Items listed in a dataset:
-*-*-

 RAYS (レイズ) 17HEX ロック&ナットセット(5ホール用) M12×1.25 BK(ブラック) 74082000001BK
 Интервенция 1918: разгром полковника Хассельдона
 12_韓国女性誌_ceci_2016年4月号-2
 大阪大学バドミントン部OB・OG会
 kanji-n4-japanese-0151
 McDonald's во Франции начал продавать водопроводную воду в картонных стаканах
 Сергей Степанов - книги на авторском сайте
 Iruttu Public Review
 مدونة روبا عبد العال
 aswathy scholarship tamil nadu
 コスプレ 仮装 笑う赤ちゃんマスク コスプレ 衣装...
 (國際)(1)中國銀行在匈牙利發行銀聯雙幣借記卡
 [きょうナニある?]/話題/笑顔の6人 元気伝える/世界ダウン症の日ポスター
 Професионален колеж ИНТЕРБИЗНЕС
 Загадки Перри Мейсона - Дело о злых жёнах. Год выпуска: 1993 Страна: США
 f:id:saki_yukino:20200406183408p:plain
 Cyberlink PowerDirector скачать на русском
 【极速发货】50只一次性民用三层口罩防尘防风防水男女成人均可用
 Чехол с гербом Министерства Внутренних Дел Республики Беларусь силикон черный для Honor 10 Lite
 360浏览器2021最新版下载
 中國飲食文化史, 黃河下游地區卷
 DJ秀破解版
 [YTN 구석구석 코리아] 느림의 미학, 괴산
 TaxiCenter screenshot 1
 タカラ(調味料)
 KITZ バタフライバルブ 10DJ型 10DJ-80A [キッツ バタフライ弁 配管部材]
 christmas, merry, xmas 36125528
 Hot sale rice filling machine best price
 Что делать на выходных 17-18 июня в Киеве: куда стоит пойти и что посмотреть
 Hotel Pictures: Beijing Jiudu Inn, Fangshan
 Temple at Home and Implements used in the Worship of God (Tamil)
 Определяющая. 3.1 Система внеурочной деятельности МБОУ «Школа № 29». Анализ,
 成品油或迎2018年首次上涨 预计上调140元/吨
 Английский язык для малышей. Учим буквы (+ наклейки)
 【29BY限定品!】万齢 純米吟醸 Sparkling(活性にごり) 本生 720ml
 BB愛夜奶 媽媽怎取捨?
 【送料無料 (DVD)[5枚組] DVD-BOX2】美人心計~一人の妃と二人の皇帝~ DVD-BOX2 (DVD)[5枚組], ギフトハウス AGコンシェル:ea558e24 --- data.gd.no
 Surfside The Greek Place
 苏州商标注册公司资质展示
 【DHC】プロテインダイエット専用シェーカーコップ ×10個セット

-*-*-

WHAT IS NEEDED
Of the entries above, repeat exactly the lines from the line with "中國飲食文化史, 黃河下游地區卷" through the line with "Английский язык для", both of them included.

TASK RESULT
 中國飲食文化史, 黃河下游地區卷
 DJ秀破解版
 [YTN 구석구석 코리아] 느림의 미학, 괴산
 TaxiCenter screenshot 1
 タカラ(調味料)
 KITZ バタフライバルブ 10DJ型 10DJ-80A [キッツ バタフライ弁 配管部材]
 christmas, merry, xmas 36125528
 Hot sale rice filling machine best price
 Что делать на выходных 17-18 июня в Киеве: куда стоит пойти и что посмотреть
 Hotel Pictures: Beijing Jiudu Inn, Fangshan
 Temple at Home and Implements used in the Worship of God (Tamil)
 Определяющая. 3.1 Система внеурочной деятельности МБОУ «Школа № 29». Анализ,
 成品油或迎2018年首次上涨 预计上调140元/吨
 Английский язык для малышей. Учим буквы (+ наклейки)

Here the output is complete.